経済成長を均せば労働人口と生産性で決まり、波の部分はざっくり言うと負債が強く影響します。世間ではこういう部分を俯瞰的に見ていない論調が多いので、今回はそこを掘り下げて考えてみます。

 

労働市場

次の画像は米国の雇用者数の推移です。

グレーの部分は景気後退局面です。

多くの場合、景気後退は先に労働人口が横ばいになります。少しわかりにくいかもなので次も見てください。

 

こちらは非農業部門、全労働者労働時間の推移です。

最初にお伝えした「労働人口と生産性で決まる」という意味を追求すれば、それは「労働時間の合計と生産性」で決まるという意味になります。

 

全ての景気後退の前に、労働時間の横ばい、または減少が発生しているのがわかると思います。
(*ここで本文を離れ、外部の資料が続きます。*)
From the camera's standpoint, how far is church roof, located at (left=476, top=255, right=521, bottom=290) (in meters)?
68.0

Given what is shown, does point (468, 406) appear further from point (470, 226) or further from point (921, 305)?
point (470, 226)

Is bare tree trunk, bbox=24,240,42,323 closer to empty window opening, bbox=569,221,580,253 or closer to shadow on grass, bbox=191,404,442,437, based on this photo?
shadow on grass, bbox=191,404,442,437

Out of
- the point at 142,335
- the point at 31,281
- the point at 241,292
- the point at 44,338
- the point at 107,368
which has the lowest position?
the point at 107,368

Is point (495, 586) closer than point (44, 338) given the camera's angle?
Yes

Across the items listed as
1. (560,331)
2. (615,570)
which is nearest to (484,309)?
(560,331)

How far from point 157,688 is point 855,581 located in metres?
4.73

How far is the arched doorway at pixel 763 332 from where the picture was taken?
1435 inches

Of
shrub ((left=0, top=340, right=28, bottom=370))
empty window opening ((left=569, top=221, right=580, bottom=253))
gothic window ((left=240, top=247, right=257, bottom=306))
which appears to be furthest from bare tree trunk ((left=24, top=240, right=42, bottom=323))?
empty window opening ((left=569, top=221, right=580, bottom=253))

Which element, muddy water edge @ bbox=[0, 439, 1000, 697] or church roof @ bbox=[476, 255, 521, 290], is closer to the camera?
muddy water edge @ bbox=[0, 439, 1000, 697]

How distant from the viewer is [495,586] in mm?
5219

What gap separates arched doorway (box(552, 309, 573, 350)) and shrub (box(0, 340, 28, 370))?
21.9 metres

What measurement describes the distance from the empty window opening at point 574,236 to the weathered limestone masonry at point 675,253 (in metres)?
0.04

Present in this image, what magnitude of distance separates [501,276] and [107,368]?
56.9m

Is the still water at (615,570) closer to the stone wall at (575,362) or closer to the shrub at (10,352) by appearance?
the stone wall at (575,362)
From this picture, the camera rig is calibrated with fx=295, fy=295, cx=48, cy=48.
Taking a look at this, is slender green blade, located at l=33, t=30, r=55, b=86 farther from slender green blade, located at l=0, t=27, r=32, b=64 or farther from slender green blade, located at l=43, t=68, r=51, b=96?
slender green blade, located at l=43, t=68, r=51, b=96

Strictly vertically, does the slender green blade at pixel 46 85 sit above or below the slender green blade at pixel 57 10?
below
つまり通常の景気循環であるなら、労働人口が増え総労働時間が増加している中で成長率がマイナスになる可能性はまずありません。

 

念のため生産性も見てみます。

生産性はパンデミックのあと急上昇と急低下をし、最近は2010年代と比べやや加速しています。

この原因はまだはっきりとはわかりませんが、おそらくAIやDXの促進が影響している可能性があり、いずれにしても生産性の上昇については心配はいらないです。

 

つまり全労働時間の増加はシンプルにGDPを押し上げます。

 

労働時間が減っているという一部の論調について

一人当たりの週の労働時間はわずかに減っており、それは長年続いている事なので特別心配する必要はありません。ただし極端に減少する場合は景気の失速を意味するので、そういう兆候が出てきたらまたお伝えします。

 

前年比のパーセント変化で労働市場が失速してるという論調について

雇用者数や求人数の前年比変化など、パーセント変化で比較している専門家もいますが、この意見は少し残念な主張です。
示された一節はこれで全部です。